At the end of 2020, although it was a difficult year full of terrible news—including loss of friends and family members, financial struggles and coping with the new normal—I considered writing an article in a positive tone, titled “Let’s learn from 2020.” Initially, it was a Letter to the Editor, but it was eventually made into a proper op-ed.
I have come to the conclusion now that writing an op-ed is easier than what I initially thought. Your brain is full of thoughts and opinions, and you probably express your opinions verbally every day. Imagine that you are hanging out with your friends on a weekend day. You may talk about a range of topics, from local happenings to international controversies. In that setting, perhaps each person will casually voice their thoughts and opinions. But because these conversations are not recorded, no one’s opinion will be known publicly.
Writing an opinion piece involves putting your thoughts in writing, with a small difference being that writing has a more professional tone than simply speaking. As you write, you can bolster your argument by adding some resources to your piece such as famous quotes or published statistics. You need to be passionate about the topic you’re writing about if you want the readers to think you have a strong opinion about that topic.
If you decide you want to write an op-ed piece for The Observer at some point, the opinion editor will inform you about the basics, logistics and expectations. When The Observer’s Editorial Board receives your article, they will make some edits to improve your article, but they will never challenge your opinion. This is because when your article is published, it is written under your name only.

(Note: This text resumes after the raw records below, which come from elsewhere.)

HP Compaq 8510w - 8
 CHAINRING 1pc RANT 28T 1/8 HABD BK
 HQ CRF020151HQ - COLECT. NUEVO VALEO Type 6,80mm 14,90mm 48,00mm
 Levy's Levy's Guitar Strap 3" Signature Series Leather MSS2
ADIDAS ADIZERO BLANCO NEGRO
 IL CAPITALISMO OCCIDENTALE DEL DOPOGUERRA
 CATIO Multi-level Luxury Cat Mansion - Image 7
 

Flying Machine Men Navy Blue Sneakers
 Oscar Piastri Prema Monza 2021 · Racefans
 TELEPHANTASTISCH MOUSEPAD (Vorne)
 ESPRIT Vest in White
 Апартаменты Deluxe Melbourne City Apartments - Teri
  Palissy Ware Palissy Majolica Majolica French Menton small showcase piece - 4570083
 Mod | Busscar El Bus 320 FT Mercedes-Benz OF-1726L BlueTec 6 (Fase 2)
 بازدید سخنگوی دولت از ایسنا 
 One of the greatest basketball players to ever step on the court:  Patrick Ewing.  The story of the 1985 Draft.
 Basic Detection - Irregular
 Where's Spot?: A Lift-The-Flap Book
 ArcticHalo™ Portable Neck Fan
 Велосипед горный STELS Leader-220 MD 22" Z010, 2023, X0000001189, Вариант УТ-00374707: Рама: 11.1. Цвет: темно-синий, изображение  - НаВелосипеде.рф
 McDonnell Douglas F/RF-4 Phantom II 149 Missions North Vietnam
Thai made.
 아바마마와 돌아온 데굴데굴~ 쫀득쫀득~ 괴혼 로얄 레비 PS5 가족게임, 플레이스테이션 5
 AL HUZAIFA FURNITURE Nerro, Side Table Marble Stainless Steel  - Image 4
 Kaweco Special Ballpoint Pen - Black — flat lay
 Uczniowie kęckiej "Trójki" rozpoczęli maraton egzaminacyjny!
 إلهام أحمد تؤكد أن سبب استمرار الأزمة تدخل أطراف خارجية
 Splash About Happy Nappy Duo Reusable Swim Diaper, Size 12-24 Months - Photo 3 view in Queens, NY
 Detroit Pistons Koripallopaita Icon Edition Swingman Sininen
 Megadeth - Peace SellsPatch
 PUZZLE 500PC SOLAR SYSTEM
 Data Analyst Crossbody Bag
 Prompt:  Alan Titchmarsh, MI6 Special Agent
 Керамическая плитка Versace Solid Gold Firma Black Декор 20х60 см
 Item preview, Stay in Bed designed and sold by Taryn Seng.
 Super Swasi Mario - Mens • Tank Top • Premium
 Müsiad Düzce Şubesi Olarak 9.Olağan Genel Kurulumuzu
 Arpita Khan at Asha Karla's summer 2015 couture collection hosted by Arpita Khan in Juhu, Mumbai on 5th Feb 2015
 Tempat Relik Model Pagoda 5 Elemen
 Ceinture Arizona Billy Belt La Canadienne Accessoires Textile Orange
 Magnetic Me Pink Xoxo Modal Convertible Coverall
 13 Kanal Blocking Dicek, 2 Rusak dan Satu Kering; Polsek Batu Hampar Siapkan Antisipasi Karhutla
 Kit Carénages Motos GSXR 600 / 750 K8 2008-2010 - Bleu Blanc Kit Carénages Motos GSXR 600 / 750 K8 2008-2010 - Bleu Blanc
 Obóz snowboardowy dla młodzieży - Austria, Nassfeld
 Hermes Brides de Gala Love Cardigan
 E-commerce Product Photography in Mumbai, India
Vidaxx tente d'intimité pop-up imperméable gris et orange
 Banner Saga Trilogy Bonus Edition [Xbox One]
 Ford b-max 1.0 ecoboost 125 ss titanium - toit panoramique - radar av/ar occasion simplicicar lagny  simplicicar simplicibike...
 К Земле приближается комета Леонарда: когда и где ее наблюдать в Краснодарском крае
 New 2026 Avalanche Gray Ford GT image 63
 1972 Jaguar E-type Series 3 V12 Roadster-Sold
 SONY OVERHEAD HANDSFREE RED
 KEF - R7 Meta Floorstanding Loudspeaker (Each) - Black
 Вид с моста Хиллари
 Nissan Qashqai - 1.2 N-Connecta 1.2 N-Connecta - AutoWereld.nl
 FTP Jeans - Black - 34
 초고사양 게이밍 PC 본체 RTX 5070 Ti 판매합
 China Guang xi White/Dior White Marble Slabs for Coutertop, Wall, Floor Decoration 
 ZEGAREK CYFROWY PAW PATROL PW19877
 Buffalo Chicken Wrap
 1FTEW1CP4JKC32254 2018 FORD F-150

I have written 20 articles for The Observer. Each time I was asked to send my article’s pitch to the opinion editor, it was always approved.
I would like to thank The Observer’s staff for their efforts in making The Observer a success. Perhaps not many people know they spend many hours each Wednesday night producing the newspaper, with tasks including content gathering, pre-press and press processes. Some staff need to stay up until past 3 a.m. to finish their work.
I’m positive in the future we will see a lot of good writers and reporters continue to join The Observer. The future staff will likely look for improvements. If I were asked for my suggestion, I would say The Observer should consider hiring a cartoon artist in the future. I’m sure CWRU has some students who can potentially be cartoonists and are able to contribute on a weekly basis.
Finally, I would like to give my special thanks to Jordan Reif—Opinion Editor for the year 2020-2021—for giving me the opportunity to become a staff writer after she read my first Letter to the Editor. She was always helpful when I had any questions or concerns. I wish her the best in her future endeavors.
Writing opinion pieces has been a rewarding experience that I’m sure I will cherish for many years to come.